[Questions on scene geometry]
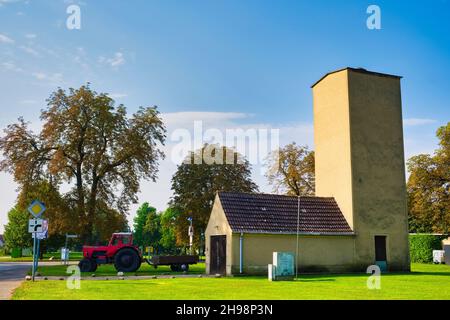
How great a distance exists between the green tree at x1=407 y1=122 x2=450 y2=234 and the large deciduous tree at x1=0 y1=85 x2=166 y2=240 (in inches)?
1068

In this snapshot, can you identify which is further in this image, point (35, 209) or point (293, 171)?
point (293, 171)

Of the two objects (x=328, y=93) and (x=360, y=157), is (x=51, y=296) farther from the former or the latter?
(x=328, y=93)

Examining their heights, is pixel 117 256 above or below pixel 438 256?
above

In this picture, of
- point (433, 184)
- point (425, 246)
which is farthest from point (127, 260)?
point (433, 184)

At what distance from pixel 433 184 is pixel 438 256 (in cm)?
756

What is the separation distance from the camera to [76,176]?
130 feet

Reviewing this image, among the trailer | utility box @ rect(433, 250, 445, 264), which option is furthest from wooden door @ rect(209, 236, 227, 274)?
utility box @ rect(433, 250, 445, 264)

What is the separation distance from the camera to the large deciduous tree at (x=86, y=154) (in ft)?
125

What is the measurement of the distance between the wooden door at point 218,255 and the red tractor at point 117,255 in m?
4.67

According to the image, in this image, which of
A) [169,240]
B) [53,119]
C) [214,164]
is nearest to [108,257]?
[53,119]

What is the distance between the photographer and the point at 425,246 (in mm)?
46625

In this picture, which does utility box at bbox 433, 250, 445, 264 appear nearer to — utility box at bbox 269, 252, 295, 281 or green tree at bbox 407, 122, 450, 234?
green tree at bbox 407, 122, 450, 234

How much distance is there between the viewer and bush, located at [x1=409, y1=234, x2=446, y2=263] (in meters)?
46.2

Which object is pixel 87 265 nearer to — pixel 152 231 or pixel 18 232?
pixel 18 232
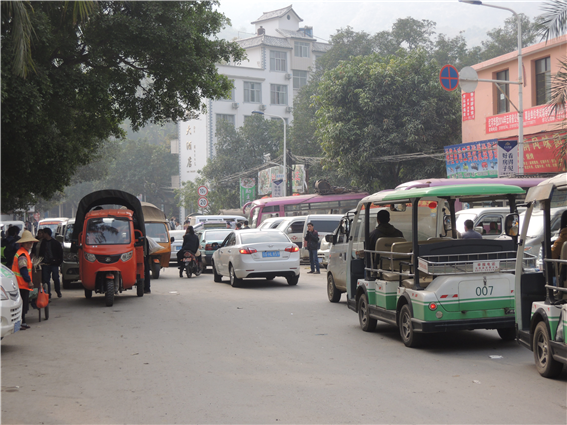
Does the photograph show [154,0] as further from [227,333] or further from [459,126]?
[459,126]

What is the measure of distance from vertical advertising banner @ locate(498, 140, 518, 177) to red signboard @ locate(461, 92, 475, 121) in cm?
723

...

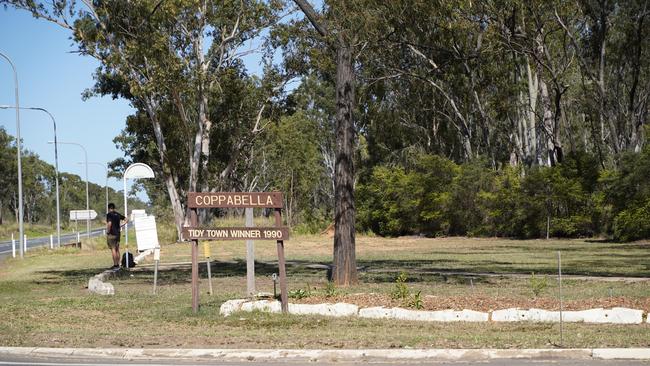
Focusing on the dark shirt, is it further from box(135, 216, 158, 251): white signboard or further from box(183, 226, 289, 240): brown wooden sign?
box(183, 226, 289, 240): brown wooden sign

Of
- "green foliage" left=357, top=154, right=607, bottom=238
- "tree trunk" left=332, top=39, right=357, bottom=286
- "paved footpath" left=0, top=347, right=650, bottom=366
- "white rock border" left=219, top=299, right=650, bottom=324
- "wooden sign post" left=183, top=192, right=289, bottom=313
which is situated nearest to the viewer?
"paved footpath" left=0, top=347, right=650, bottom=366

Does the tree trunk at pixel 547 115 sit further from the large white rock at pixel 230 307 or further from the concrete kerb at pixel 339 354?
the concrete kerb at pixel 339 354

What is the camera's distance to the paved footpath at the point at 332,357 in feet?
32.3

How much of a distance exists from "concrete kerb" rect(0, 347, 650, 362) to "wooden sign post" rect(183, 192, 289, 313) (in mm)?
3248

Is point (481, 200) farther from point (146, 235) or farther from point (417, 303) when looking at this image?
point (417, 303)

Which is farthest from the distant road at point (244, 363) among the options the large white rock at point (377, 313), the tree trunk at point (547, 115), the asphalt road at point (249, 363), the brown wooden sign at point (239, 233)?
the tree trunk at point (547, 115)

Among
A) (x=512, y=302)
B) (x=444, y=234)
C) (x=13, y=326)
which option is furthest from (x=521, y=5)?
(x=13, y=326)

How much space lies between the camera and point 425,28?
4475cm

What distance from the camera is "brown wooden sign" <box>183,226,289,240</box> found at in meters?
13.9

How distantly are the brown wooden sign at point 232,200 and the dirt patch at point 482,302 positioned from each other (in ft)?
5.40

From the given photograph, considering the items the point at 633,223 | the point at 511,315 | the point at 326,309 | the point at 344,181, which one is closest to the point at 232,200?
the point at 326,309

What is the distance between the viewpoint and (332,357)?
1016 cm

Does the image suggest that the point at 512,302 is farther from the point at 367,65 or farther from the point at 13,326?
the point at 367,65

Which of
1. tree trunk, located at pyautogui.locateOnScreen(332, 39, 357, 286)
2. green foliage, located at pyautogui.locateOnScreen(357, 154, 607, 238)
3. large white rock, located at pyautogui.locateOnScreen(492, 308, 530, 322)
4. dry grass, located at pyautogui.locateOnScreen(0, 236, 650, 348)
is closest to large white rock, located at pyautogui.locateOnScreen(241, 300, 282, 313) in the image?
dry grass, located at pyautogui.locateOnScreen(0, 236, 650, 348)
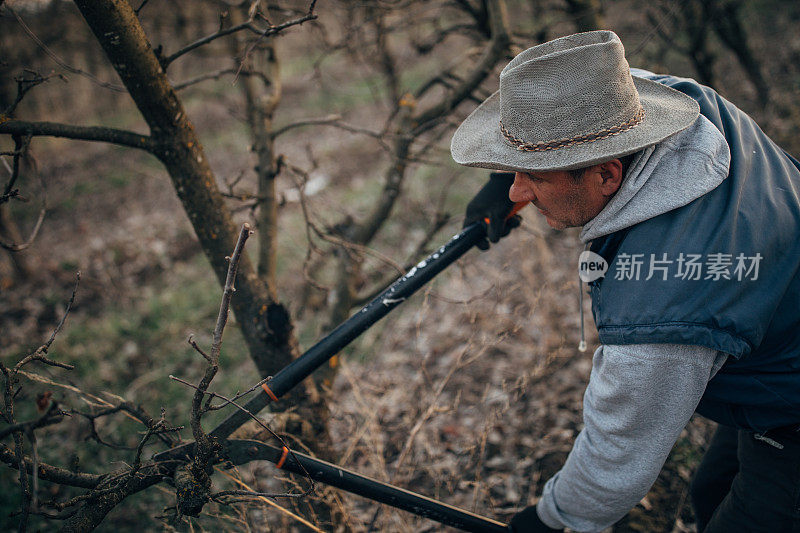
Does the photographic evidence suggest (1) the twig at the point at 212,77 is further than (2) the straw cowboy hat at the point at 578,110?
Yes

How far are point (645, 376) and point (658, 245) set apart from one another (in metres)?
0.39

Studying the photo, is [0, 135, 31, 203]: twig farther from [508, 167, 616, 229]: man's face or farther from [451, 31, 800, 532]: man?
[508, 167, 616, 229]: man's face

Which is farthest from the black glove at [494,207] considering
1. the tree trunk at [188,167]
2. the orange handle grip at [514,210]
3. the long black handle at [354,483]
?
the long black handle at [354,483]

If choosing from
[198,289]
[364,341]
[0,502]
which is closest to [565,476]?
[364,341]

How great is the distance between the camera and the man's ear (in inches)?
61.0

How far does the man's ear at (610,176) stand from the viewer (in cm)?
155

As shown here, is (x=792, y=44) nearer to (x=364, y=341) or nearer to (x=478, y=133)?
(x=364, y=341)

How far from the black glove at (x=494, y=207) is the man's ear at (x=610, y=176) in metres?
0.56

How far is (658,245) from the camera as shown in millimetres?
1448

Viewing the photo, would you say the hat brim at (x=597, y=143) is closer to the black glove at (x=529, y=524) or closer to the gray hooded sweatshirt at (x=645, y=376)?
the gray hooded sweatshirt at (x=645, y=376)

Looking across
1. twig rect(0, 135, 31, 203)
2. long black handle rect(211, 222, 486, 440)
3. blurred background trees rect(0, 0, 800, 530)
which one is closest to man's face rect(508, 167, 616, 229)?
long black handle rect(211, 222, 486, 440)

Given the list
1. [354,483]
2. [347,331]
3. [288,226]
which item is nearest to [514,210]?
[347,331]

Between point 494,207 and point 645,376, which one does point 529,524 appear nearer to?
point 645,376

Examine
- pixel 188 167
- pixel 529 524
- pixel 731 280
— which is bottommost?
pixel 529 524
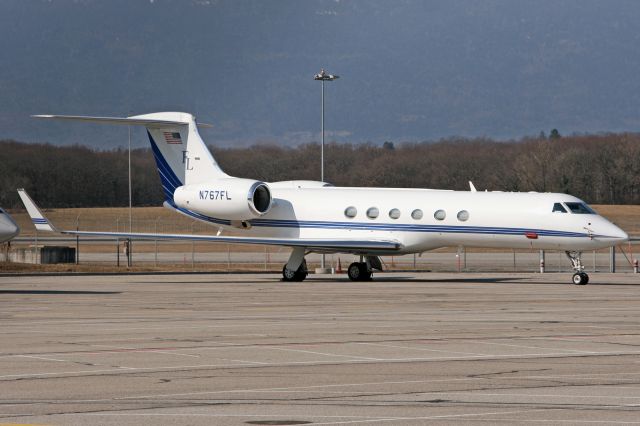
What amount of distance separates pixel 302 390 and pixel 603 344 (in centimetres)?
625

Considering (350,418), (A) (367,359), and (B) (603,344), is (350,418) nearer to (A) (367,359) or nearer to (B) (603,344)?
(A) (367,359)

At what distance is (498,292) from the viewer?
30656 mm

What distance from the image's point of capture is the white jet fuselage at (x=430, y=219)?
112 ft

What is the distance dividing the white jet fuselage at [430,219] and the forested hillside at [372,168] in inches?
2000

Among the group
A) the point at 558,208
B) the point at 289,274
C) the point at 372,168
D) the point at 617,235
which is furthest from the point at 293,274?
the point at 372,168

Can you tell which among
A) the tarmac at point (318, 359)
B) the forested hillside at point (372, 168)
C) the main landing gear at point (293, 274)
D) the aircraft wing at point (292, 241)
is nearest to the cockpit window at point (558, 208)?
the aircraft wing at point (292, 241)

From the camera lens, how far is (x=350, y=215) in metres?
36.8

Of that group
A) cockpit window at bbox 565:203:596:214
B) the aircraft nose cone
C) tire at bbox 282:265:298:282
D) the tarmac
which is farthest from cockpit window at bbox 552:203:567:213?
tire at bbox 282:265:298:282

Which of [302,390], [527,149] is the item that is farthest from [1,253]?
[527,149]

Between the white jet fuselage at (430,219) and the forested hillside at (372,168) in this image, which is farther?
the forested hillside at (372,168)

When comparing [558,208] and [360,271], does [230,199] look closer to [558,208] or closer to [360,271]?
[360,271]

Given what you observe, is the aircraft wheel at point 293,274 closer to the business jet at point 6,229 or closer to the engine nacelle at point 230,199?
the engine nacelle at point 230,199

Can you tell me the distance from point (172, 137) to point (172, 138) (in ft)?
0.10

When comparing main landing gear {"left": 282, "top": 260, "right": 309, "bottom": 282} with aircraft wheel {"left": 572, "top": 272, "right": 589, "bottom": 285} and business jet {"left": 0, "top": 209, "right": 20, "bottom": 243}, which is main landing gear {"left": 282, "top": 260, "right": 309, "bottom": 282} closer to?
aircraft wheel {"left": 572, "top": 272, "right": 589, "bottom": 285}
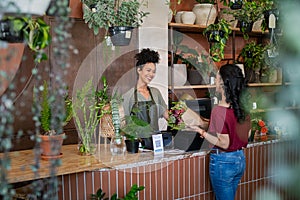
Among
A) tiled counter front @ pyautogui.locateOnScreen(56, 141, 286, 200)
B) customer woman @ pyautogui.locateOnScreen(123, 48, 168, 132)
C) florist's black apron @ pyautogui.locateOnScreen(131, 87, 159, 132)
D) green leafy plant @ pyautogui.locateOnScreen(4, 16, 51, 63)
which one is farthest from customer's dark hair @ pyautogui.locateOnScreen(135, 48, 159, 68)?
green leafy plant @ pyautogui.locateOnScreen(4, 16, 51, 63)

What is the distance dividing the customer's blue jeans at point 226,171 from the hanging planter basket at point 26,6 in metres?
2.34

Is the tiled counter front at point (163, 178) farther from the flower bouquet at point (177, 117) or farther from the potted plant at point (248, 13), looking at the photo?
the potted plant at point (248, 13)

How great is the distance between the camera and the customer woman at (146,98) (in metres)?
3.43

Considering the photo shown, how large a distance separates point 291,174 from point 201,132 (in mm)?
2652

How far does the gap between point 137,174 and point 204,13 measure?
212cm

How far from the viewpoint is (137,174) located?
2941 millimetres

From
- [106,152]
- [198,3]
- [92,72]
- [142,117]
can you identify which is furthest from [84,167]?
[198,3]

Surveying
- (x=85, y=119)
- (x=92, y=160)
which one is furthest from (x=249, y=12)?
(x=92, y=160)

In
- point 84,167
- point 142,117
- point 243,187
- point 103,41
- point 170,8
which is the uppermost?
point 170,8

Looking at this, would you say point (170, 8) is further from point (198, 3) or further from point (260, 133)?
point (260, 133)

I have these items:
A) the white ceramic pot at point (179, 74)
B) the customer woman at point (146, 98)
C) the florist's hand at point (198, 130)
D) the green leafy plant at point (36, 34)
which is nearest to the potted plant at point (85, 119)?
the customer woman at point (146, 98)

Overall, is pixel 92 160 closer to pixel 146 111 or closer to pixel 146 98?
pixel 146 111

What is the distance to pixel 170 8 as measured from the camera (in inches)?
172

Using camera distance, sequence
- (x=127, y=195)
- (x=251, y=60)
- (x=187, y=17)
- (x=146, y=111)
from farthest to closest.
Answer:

■ **Your goal**
From the listing above, extract every line containing the word "hooded", with case counting.

■ **Written response**
Viewing the photo, would you say the hat brim at (x=597, y=143) is closer to the black glove at (x=529, y=524) or closer to the gray hooded sweatshirt at (x=645, y=376)?
the gray hooded sweatshirt at (x=645, y=376)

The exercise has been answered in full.